Mais deslumbrantes imagens mostram atletas como deuses modernos, colhendo
o fogo em Olympia, na Grécia, e revezando a tocha por vários países até
chegar a Berlim, para as Olimpíadas de 1936. Evento preparado para consagrar a
Alemanha como raça superior e, efetivamente, foi a vencedora, no total de provas.
A nota dissonante foi o negro estadunidense Jesse Owens ganhar quatro medalhas
de ouro, o que nenhum da “raça pura” conseguiu. No pós-guerra, Leni foi
presa, julgada e considerada apenas simpatizante do nazismo, mas só às próprias
custas conseguiu realizar outros filmes, sobre esportes. Já idosa, dedicou-se à
fotografia submarina e do cotidiano de negros do Sudão, com a qualidade de
sempre, não fosse uma artista à altura dos grandes mestres do cinema expressionista,
cuja influência pode-se constatar em inúmeros filmes, há cem anos.
Lina Wertmüller (1928-2021), italiana de origem suíça, morreu há pouco,
o que me levou a rever seus três filmes aos quais tive acesso.

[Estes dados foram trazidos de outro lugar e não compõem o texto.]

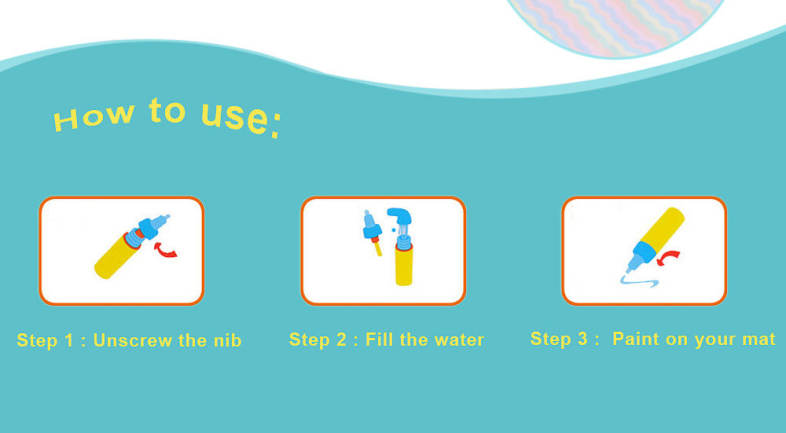 How to use:

Step 1 : Unscrew the nib

Step 2 : Fill the water

Step 3 : Paint on your mat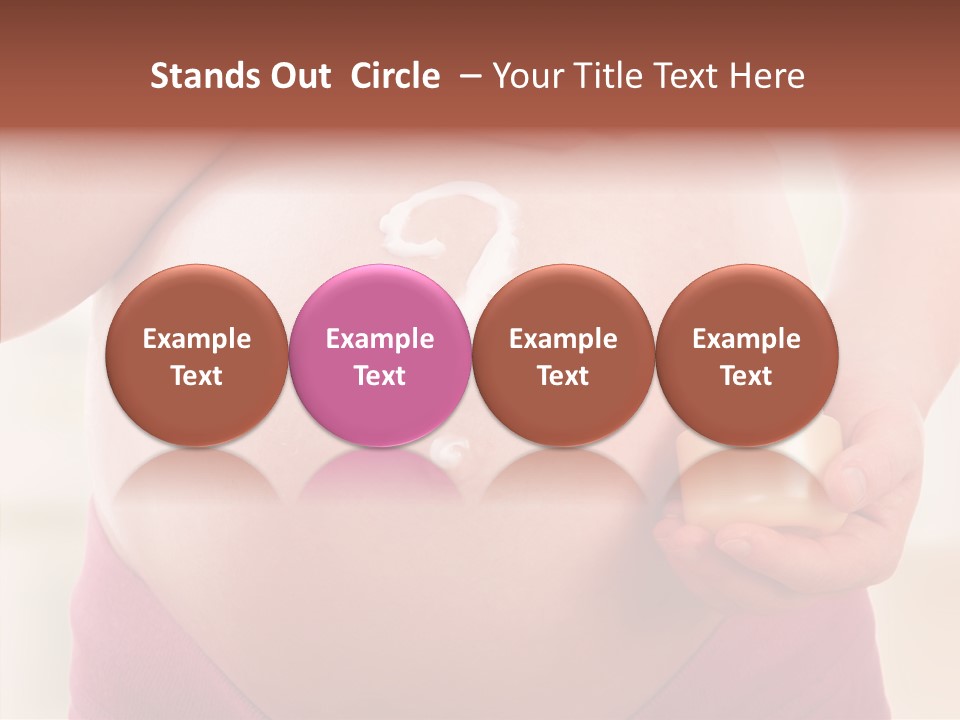 Stands Out Circle – Your Title Text Here

Example Text

Example Text

Example Text

Example Text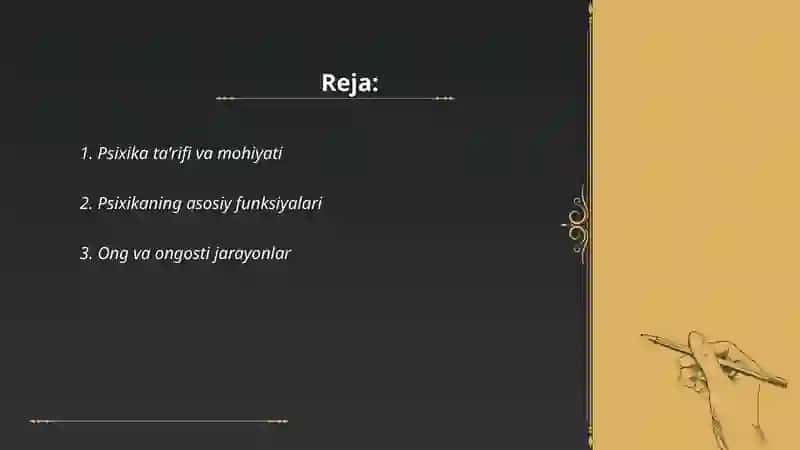 Reja:

1. Psixika ta'rifi va mohiyati

2. Psixikaning asosiy funksiyalari

3. Ong va ongosti jarayonlar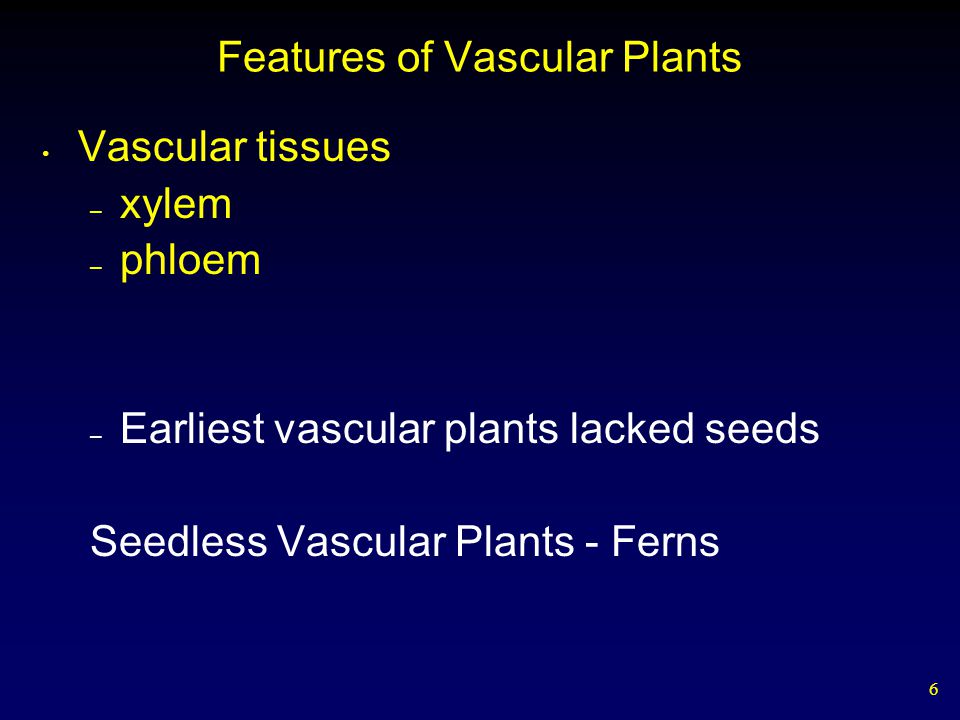 Features of Vascular Plants

• Vascular tissues
– xylem
– phloem

– Earliest vascular plants lacked seeds

Seedless Vascular Plants - Ferns

6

E que filmes. Mimi,
o metalúrgico, disse um crítico, “um verdadeiro Macunaíma siciliano, visto como
um herói cheio de defeitos, uma crítica da condição humana diante do capitalismo
selvagem”. A seguir, Amor e anarquia, passado num bordel que, disse outro
crítico, “é de alguma forma a própria Itália, com suas tantas almas, suas diferentes
culturas e diversas linguagens”. O terceiro é Pasqualino sete belezas, um sujeito
safado que faz de tudo para sair das encrencas em que ele mesmo se mete,
sempre de forma irônica e, não raro, grotesca, vizinha, estilisticamente, do grande
Pietro Germi, do Marco Bellochio de De punhos cerrados, do Ettore Scola de
Feios, sujos e malvados e do não menos estranho Marco Ferreri.
O cinema italiano na segunda metade do século vinte era uma mina de
talentos, como fora o alemão, na primeira (vários diretores continuaram, em Hollywood).
E ainda descubro nele coisas interessantes, como Estamos todos bem
(1990), de Guseppe Tornatore, mais conhecido pelo filme Cinema Paradiso. A
história de um pai (Mastroianni) que, descartado pelos filhos, resolve visitá-los
nas cidades grandes onde moram e não é propriamente bem recebido. Na mesma
situação vive uma senhora que ele conhece casualmente (Michèle Morgan), belíssima
aos 70 anos, sem o menor sinal de cirurgia plástica, um brinde para os
cinéfilos. Detalhe: na casa de uma das filhas passa na TV uma novela com Maitê
Proença. A moça participa de um desfile de modas, visto também nos bastidores,
em que uma colega amamenta o filho. Nunca pensei em ver isso num filme, em
geral, aquelas mulheres parecem de plástico, mas têm leite nos peitos e transmitem
vida. Assim como no peito combalido dos velhos ainda bate um coração.